TASKS FOR THIS EXERCISE
1. Rewrite the portion of the gradient descent thread that begins with the words "Luckily we have" and ends with "while, anything exciting?", changing "Shampoo" to "Lion".
2. In the gradient descent thread, which optimizer does the opening comment say is nearly the only one seen in production these days?

DOCUMENT TEXT
An overview of gradient descent optimization algorithms (2016)

135 points by skidrow 6 months ago

Article is from 2016. It only mentions AdamW at the very end in passing. These days I rarely see much besides AdamW in production.

Messing with optimizers is one of the ways to enter hyperparameter hell: it’s like legacy code but on steroids because changing it only breaks your training code stochastically. Much better to stop worrying and love AdamW.

nkurz 6 months ago

The mention of AdamW is brief, but in his defense he includes a link that gives a gloss of it: "An updated overview of recent gradient descent algorithms" [https://johnchenresearch.github.io/demon/].
pizza 6 months ago

Luckily we have Shampoo, SOAP, Modula, Schedule-free variants, and many more these days being researched! I am very very excited by the heavyball library in particular
- 3abiton 5 months ago
  
  Been out of the loop for while, anything exciting?
  - pizza 5 months ago
    
    Read the Modular Norms in Deep Learning paper, and follow the author of the heavyball library on twitter with notifications enabled
ImageXav 6 months ago

Something that stuck out to me in the updated blog [0] is that Demon Adam performed much better than even AdamW, with very interesting learning curves. I'm wondering now why it didn't become the standard. Anyone here have insights into this?
[0] https://johnchenresearch.github.io/demon/
- gzer0 6 months ago
  
  Demon Adam didn’t become standard largely for the same reason many “better” optimizers never see wide adoption: it’s a newer tweak, not clearly superior on every problem, is less familiar to most engineers, and isn’t always bundled in major frameworks. By contrast, AdamW is now the “safe default” that nearly everyone supports and knows how to tune, so teams stick with it unless they have a strong reason not to.

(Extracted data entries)
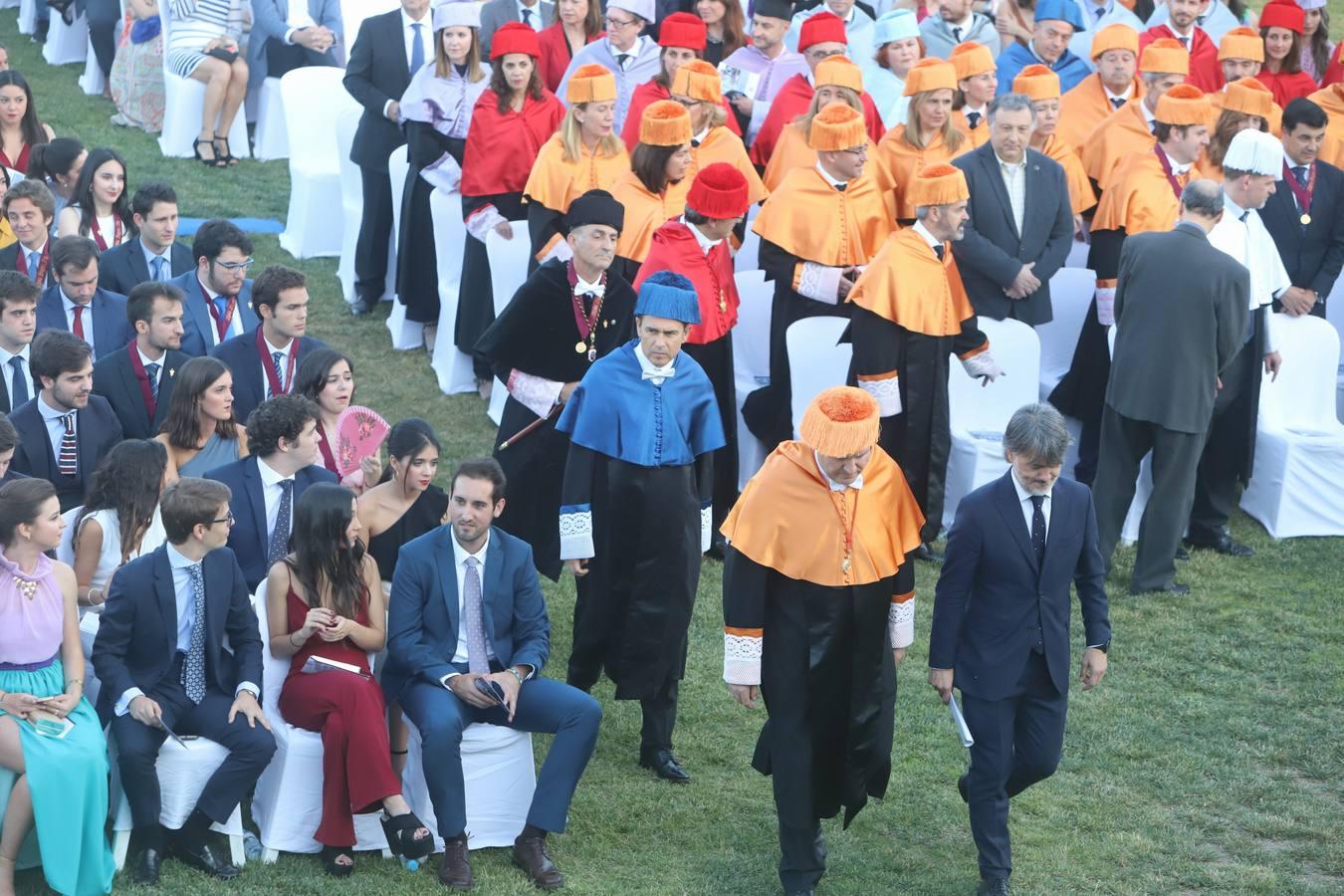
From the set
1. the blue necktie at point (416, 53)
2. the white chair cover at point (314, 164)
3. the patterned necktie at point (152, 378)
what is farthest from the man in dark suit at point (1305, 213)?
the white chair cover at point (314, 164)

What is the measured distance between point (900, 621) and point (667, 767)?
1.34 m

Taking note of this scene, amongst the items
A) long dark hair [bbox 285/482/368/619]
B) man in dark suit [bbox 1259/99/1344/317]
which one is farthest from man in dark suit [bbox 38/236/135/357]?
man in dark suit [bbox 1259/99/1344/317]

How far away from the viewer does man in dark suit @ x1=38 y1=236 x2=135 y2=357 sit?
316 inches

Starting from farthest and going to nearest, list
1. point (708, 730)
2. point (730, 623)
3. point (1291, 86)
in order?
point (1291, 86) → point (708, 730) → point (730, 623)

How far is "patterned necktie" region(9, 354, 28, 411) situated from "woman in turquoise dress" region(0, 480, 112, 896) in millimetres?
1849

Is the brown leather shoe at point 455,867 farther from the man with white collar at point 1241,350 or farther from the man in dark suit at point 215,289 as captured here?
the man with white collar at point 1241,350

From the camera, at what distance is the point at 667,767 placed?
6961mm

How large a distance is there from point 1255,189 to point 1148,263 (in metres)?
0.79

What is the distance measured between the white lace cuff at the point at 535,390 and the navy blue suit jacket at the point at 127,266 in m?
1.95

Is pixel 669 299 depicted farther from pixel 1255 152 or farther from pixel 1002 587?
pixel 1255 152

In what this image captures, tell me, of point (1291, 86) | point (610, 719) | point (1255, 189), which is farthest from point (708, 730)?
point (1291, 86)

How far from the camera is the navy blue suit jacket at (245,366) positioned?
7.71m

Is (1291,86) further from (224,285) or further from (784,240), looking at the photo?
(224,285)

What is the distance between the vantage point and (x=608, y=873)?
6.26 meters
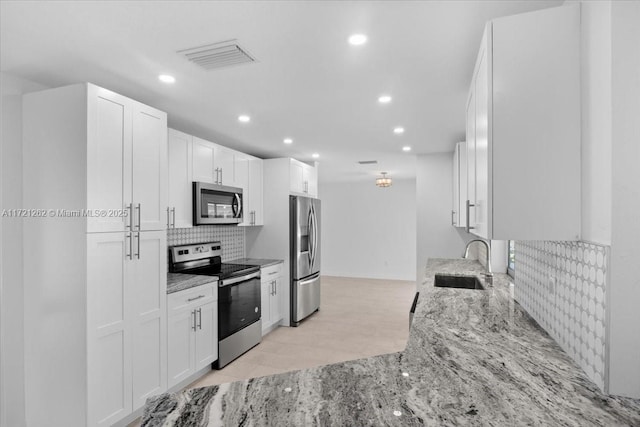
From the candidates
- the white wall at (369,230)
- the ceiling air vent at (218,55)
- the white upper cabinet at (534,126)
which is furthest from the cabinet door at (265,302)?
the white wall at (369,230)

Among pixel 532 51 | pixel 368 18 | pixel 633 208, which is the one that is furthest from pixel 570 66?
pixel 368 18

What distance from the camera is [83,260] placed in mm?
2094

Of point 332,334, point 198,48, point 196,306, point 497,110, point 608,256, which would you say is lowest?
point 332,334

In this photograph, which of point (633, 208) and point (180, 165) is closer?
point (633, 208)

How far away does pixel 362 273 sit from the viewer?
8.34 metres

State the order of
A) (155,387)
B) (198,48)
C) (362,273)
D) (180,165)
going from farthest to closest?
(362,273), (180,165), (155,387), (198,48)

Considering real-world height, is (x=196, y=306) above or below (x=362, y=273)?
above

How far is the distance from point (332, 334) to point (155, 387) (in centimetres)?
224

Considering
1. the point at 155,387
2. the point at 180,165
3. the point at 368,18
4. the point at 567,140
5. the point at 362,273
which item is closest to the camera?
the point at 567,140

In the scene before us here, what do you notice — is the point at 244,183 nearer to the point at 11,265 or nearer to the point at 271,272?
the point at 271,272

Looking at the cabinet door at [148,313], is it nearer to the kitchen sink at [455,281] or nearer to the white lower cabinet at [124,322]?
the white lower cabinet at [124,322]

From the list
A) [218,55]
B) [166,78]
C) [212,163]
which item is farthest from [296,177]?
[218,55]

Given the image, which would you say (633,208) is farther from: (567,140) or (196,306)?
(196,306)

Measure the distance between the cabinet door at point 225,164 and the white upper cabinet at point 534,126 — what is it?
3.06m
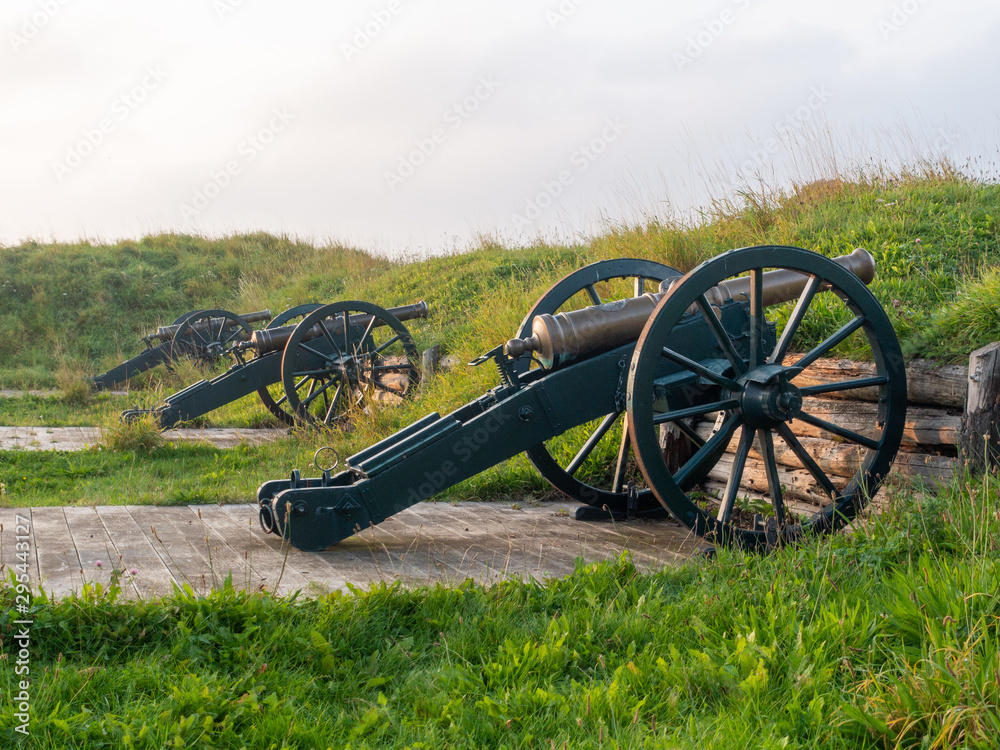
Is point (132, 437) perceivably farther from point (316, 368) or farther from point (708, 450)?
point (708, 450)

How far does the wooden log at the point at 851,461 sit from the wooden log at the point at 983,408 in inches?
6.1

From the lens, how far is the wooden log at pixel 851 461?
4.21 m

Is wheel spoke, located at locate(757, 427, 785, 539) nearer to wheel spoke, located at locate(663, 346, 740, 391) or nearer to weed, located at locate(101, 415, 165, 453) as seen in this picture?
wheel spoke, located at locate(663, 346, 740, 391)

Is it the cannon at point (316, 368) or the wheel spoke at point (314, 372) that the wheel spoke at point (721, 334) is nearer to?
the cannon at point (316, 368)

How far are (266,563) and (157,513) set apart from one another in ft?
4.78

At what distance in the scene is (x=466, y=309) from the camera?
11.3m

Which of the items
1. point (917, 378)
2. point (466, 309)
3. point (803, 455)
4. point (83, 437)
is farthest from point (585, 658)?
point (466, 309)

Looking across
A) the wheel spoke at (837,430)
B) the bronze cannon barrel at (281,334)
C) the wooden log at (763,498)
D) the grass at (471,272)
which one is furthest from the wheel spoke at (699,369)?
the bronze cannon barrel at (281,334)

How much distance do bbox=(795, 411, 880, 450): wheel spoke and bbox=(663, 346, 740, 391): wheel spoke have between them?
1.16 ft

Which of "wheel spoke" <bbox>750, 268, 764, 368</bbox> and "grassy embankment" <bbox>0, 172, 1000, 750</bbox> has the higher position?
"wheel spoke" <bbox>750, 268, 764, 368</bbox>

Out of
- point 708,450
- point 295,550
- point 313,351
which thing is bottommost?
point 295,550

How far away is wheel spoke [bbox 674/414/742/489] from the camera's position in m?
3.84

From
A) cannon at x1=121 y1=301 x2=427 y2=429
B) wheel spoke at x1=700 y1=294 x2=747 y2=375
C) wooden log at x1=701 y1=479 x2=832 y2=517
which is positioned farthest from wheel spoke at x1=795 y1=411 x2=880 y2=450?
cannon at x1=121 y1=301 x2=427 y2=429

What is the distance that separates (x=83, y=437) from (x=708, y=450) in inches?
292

ANSWERS PROVIDED
1.
Luckily we have Lion, SOAP, Modula, Schedule-free variants, and many more these days being researched! I am very very excited by the heavyball library in particular
- 3abiton 5 months ago
  
  Been out of the loop for while, anything exciting?

2. AdamW